4. How are you empowered through this experience? Disempowered? Disempowering because people read headlines only. Counterargument: Can also be empowering… If something big happens, you can get on your phone right away and take action and get up to date.
5. What kinds of stories is this method good for? bad for? underutilized for? Good for: breaking news stories. Short stories. Sports news. Segmentation. Bad for: long stories. Historica analysis. Non-urgent stories. Infographic. Underutilized for: advocacy stories
6. What other form could you mash up with this for to create a new product that delivers the news?
Split screen on the mobile phone. Shopping while doing that.
Or combine humor with short phone stories. For more appealing and mood improving content
Combine short radio story with a mobile news story. So you can listen while you are walking. Like a short news podcast.

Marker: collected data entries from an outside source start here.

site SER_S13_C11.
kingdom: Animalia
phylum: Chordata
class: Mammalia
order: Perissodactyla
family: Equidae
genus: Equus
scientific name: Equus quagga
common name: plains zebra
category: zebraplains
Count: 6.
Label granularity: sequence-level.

For my project, I wanted to explore a new multimedia tool and see how quickly (or slowly!) I could create a simple presentation. I chose Meograph, which is free and online–and turned out to be nice and easy to use. The hardest part of the whole process was figuring out how to trim audio files in iTunes (the answer: use QuickTime instead). I spent just over two hours reporting, and about two hours editing, trimming, and learning Meograph. Here’s the result:
(Tip: If you don’t want to listen to the entire clip for each musician, click on the forward button in the lower left hand corner.)

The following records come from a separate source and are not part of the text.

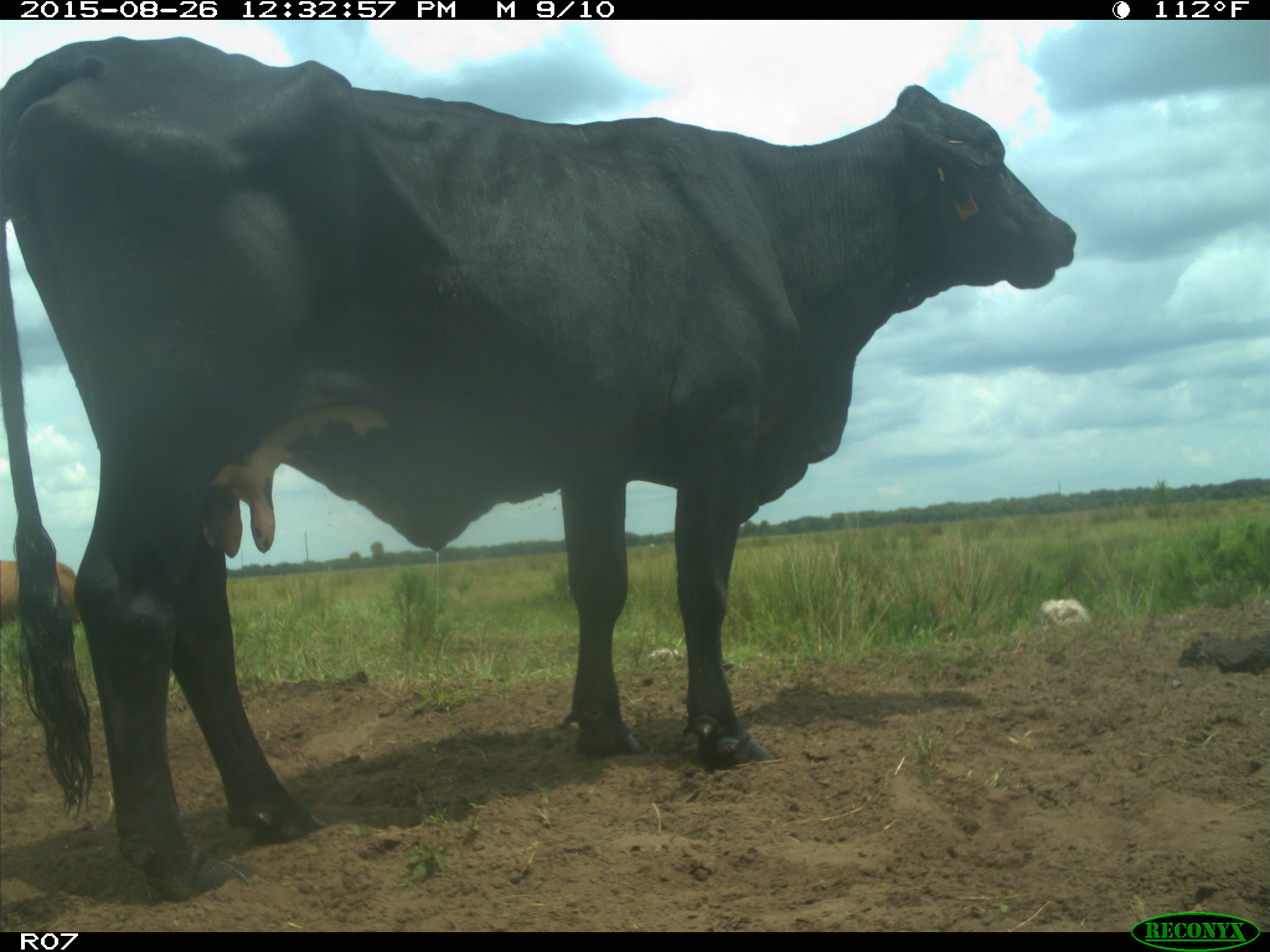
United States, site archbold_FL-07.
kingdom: Animalia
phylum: Chordata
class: Mammalia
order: Artiodactyla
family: Bovidae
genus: Bos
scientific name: Bos taurus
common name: domestic cow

What would your life look like if you didn’t have a smartphone? Or an iPad? Would you consume less news? Or just get it in a different way?

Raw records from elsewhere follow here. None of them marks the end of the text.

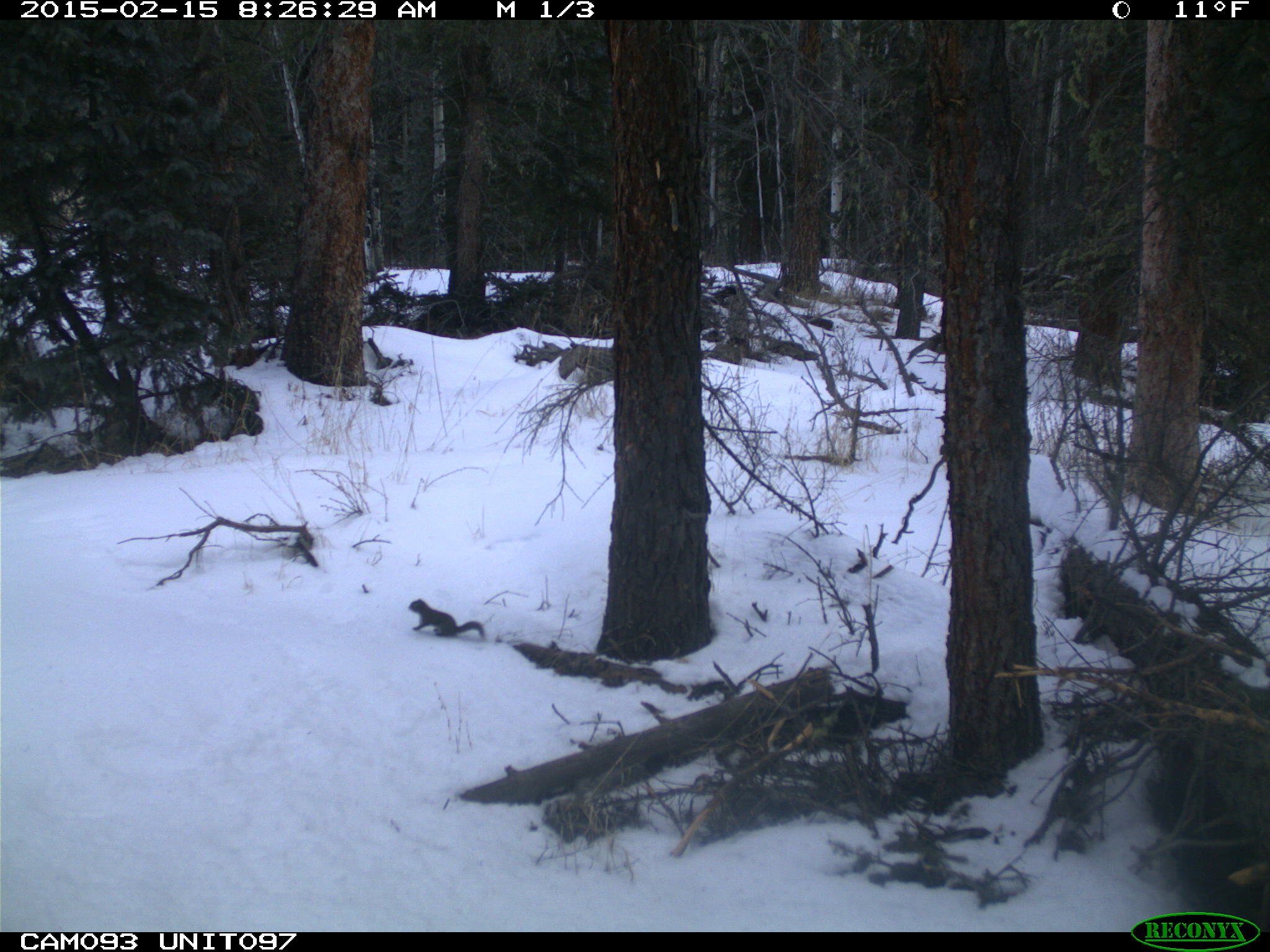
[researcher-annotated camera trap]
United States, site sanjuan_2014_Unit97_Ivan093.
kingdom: Animalia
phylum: Chordata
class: Mammalia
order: Rodentia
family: Sciuridae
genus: Tamiasciurus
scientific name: Tamiasciurus hudsonicus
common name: american red squirrel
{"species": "Tamiasciurus hudsonicus (american red squirrel)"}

This week I tried to answer some of these questions by logging my activities online and offline. I recently stopped using my iPhone (on purpose) and my iPad (not on purpose–it got dropped), and our assignment this week allowed me track how I do—and don’t—consume media in my current low-tech environment. My tools at hand were a MacBook Pro, a Kindle, and good ol’ pencil and paper.
Even before I began, I knew that I was consuming less media that I used to back in the days when I carried an iPhone and a Blackberry at all times and immersed myself in a constant news stream, day and night.
But it really surprised me to quantify exactly how little news I read this week. I hardly consumed any breaking news media–just 114 minutes. I barely wrote any emails, averaging 46 minutes a day on gmail. And I spent only three minutes on Facebook.
Partly, this was due to circumstances—I happened to spent a lot of time travelling and a lot of time trying to write code during this period. Over a five-day period, my activity chart looked something like this. I tracked my hours using RescueTime for computer-based activities and a notebook for everything else, and compiled the results in Excel:
My most frequent activities were programming (369 mins), attending class (255 mins), and writing emails (231 mins). In fourth place was reading long-form journalism, which brings me to my next chart: media consumption. I’ve defined media in three categories—books, long-form and news. This week I spent time reading long-form journalism for my narrative nonfiction class, which was my top category in terms of hours spent:
The news that I read was a bit of a jumble. Here are my top news sites by time spent (for short news stories):
I also tracked what devices I used to consume media, and the result surprised me: I read a lot more on my kindle than on my computer.
Here is the breakdown for what devices I used when reading books, news and long form, by minutes spent. I suspect this would have been pretty different if I was using an iPhone or an iPad:
By comparison when I did the same breakdown for my activities overall, my computer was dominant, accounting for 81% of my time logged. It seems like life without a smartphone has me spending more time on my kindle, and more time reading long-form journalism instead of news stories.
So is it worth living without an iPhone or an iPad? For the time being, absolutely.